The question of storing surplus electrical power during the times when its production exceeds its consumption was always essential to ensure the efficient and economical operation of the power generation facilities. However, the power output of the fuel-based power plants (i.e. coal, natural gas or oil) can be adjusted with relative ease. Now, when more and more renewable energy sources are being connected to the electrical grid, our ability to store energy efficiently and reliably becomes truly crucial. While pumped-storage hydroelectricity remains the undisputed leader in the field, a number of new energy storage technologies is also being developed.
Energy derived from photovoltaic and wind sources is variable by nature—the amount of electricity generated by a solar plant depends on the availability of sunlight, and the wind plants are useless when there is no wind. A conventional way of load-balancing (ensuring that you have power when you need it and not only when there are appropriate weather conditions) is through pumped-storage hydroelectricity. With this method the surplus electrical power is used to pump water from a lower elevation reservoir to a higher elevation. When the need for the stored energy arises, the stored water is released through turbines to produce electric power.
Pumped-storage hydroelectricity accounts for more than 99% of bulk storage capacity worldwide: around 127,000MW, according to the Electric Power Research Institute (EPRI). This figure can be significantly increased. In a recent report called “Assessment of the European potential for pumped hydropower energy storage” researchers from the Joint Research Centre—a Directorate-General of the European Commission that provides independent scientific and technical advice to support a wide range of EU policies—say that Europe’s pumped hydropower storage can be increased tenfold, or even more, from current 2.5 TW·h up to 54 TW·h. Of course, this number is calculated for ideal conditions and will be reduced by the application of environmental and other restrictions, but the potential for pumped-storage hydroelectricity remains very significant.
Several other energy storage technologies are based on a rather obvious idea of using batteries. While battery storage was used since the early days of direct current electric power, the batteries were expensive, had limited lifespans and were hard to maintain. Nowadays scientists are working on modern battery technologies that would be cheap, practical and efficient.
One such technology was recently proposed in a paper published in Energy & Environmental Science (March 2013). Researchers from the U.S. Department of Energy’s (DOE) SLAC National Accelerator Laboratory and Stanford University have developed a membrane-free lithium/polysulfide semi-liquid battery that can be used to mitigate power fluctuations from solar and wind energy plants. According to the lead author of the study, this battery “may be the best yet designed to regulate the natural fluctuations of these alternative energies.” In initial lab tests, the new battery retained excellent energy-storage performance through more than 2,000 charges and discharges, equivalent to more than 5.5 years of daily cycles, and the utility version of this design can be scaled up to store many megawatt-hours of energy.
While this technology is still to be commercialized, utility companies are already using batteries to mitigate possible blackouts.

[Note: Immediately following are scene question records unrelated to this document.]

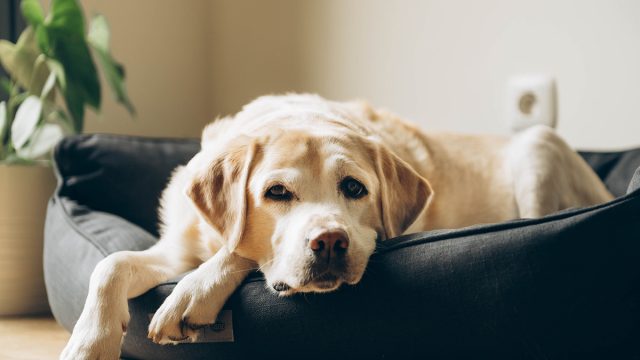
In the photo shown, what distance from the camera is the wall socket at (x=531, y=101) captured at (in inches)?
114

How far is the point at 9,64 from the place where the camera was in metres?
2.96

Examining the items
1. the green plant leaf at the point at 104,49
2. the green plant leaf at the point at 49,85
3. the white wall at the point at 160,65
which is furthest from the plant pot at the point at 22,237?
the white wall at the point at 160,65

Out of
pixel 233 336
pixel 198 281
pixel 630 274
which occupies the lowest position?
pixel 233 336

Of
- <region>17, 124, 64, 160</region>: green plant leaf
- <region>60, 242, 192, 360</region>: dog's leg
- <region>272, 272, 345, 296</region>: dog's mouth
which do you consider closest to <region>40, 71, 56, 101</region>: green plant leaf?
<region>17, 124, 64, 160</region>: green plant leaf

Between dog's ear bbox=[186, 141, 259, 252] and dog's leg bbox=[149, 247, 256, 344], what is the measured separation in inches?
4.1

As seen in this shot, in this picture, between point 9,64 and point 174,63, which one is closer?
point 9,64

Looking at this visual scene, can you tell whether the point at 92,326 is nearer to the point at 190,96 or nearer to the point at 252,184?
the point at 252,184

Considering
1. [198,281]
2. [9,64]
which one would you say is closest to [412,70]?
[9,64]

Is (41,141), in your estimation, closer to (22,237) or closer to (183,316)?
(22,237)

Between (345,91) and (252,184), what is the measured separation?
1906 millimetres

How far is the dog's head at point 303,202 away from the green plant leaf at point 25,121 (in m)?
1.22

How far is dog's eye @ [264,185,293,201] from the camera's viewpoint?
1740 millimetres

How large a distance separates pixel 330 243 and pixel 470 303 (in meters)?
0.30

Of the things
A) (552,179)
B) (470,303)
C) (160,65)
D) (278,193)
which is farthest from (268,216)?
(160,65)
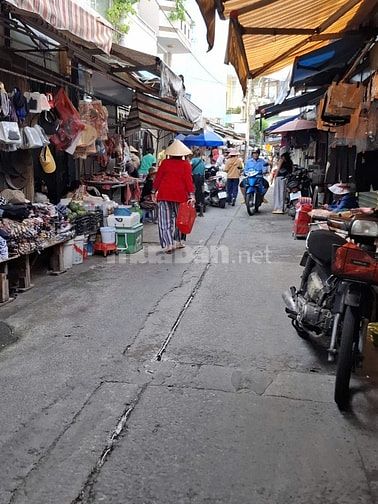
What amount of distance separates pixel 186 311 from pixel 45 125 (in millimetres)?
4280

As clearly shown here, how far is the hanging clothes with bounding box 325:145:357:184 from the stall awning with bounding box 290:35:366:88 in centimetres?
125

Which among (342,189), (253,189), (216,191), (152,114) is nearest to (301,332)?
(342,189)

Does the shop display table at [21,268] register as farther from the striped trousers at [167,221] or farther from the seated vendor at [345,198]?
the seated vendor at [345,198]

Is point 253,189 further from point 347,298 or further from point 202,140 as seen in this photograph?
point 347,298

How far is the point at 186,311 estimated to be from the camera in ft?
19.3

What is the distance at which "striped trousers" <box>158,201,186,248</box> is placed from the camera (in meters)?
9.14

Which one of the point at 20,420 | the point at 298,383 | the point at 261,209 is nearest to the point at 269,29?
the point at 298,383

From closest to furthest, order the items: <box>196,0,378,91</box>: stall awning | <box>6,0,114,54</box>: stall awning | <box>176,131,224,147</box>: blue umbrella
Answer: <box>196,0,378,91</box>: stall awning
<box>6,0,114,54</box>: stall awning
<box>176,131,224,147</box>: blue umbrella

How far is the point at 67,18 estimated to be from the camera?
4.99 meters

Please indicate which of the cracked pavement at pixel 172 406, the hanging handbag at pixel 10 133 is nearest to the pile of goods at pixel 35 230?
the cracked pavement at pixel 172 406

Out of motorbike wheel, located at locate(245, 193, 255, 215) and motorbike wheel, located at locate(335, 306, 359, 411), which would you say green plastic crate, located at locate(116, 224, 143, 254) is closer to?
motorbike wheel, located at locate(335, 306, 359, 411)

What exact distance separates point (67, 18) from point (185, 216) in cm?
446

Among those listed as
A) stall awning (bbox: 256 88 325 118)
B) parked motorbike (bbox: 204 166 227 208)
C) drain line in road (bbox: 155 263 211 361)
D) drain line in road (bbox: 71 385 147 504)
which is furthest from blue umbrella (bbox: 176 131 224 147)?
drain line in road (bbox: 71 385 147 504)

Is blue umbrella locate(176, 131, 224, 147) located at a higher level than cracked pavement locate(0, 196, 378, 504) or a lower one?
higher
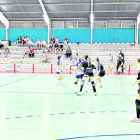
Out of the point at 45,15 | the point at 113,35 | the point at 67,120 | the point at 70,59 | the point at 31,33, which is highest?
the point at 45,15

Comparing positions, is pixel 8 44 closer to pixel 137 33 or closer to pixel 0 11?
pixel 0 11

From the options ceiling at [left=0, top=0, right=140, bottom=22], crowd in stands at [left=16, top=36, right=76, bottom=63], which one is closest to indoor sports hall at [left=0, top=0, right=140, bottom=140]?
ceiling at [left=0, top=0, right=140, bottom=22]

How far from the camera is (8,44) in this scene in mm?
35625

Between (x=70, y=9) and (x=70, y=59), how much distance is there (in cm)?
1080

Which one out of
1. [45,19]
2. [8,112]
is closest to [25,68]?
[45,19]

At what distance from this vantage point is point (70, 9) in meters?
35.1

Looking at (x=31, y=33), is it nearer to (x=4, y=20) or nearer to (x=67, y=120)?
(x=4, y=20)

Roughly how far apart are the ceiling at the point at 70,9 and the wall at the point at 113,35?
1.94 meters

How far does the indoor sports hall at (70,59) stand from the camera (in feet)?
26.0

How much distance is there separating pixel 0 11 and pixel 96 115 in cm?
3261

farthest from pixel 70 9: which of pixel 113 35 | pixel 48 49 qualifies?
pixel 113 35

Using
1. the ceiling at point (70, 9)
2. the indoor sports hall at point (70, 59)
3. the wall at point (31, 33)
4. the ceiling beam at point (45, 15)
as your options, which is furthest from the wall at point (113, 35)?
the wall at point (31, 33)

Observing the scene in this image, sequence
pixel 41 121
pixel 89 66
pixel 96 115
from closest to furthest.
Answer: pixel 41 121, pixel 96 115, pixel 89 66

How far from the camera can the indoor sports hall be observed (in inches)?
313
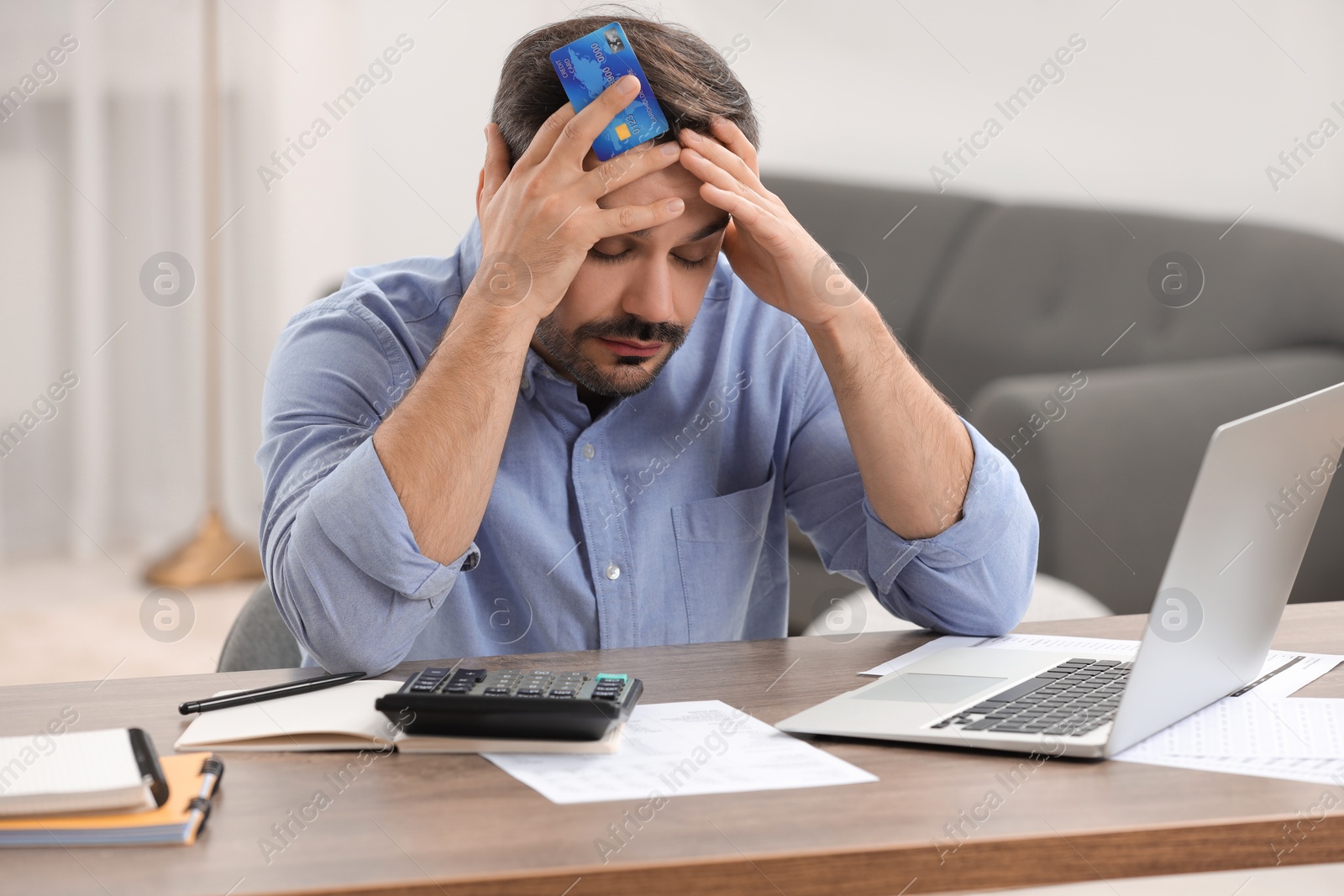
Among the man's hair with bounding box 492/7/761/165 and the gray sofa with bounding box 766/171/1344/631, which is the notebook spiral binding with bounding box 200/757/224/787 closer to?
the man's hair with bounding box 492/7/761/165

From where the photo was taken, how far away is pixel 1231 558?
0.81 m

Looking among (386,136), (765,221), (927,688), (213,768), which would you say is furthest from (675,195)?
(386,136)

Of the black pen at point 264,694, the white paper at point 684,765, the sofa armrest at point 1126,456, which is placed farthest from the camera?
the sofa armrest at point 1126,456

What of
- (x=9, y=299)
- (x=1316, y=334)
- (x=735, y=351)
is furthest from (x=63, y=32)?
(x=1316, y=334)

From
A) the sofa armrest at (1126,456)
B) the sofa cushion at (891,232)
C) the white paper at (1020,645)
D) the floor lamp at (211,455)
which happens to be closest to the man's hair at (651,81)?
the white paper at (1020,645)

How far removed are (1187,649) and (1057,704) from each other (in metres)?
0.10

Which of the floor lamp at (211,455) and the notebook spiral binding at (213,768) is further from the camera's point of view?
the floor lamp at (211,455)

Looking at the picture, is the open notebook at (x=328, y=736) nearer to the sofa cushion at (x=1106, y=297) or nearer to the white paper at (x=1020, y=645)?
the white paper at (x=1020, y=645)

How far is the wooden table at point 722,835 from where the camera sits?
0.61 metres

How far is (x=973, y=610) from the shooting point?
1139mm

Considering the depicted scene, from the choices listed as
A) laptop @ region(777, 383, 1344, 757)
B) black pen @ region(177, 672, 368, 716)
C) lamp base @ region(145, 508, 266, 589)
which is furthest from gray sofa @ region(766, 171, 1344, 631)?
lamp base @ region(145, 508, 266, 589)

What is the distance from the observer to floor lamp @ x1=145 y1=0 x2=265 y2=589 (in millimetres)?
3475

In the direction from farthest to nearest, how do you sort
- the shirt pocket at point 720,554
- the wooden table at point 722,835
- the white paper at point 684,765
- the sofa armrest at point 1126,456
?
the sofa armrest at point 1126,456 < the shirt pocket at point 720,554 < the white paper at point 684,765 < the wooden table at point 722,835

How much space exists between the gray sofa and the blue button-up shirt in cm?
90
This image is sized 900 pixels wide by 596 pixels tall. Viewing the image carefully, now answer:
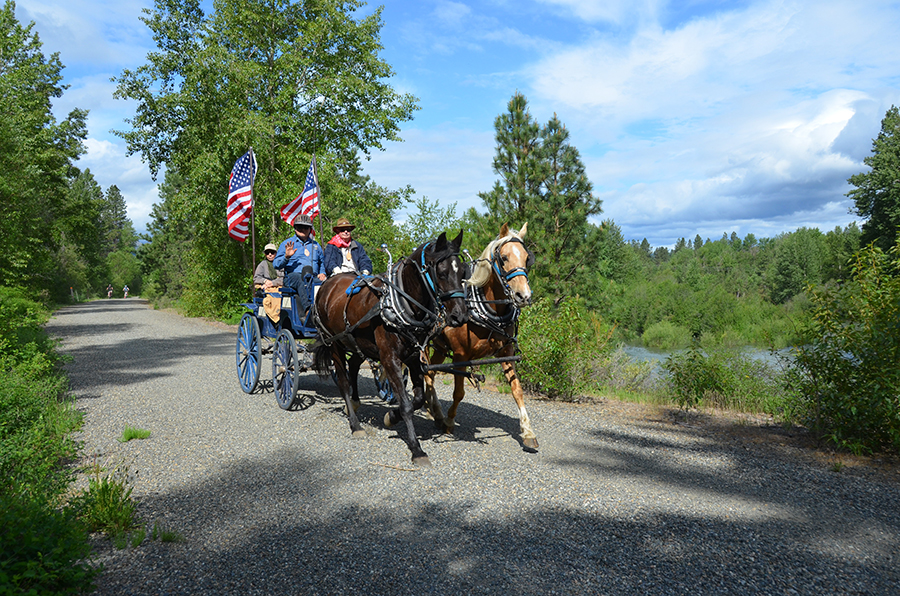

For example, a gigantic 5MW lithium-ion battery was deployed last month at the Salem Smart Power Center in South Salem, Oregon, as a part of Pacific Northwest Smart Grid Demonstration Project. The battery is part of a highly reliable, localized power zone called a microgrid that will enable about 500 southeast Salem customers to tap into a power reserve during electricity disruptions. One of the goals of the project is to ensure successful integration of the various renewable energy sources into the power grid.
A method identified by the researchers at the Department of Energy’s Pacific Northwest National Laboratory and Bonneville Power Administration stands out among the less traditional approaches to the energy storage. As it turns out, it is possible to store surplus energy in porous rocks using compressed air energy storage plants. When power is abundant, it’s drawn from the electric grid and used to power a large air compressor, which pushes pressurized air into an underground geologic storage structure. Later, when power demand is high, the stored air is released back up to the surface, where it is heated and rushes through turbines to generate electricity. Compressed air energy storage plants can re-generate as much as 80 percent of the electricity they take in.
As it can be seen, several electrical grid energy storage technologies already exist, and more are under development. The application of this technologies as the elements of a smart grid would allow to make it more efficient and successfully integrate renewable energy sources to the power system.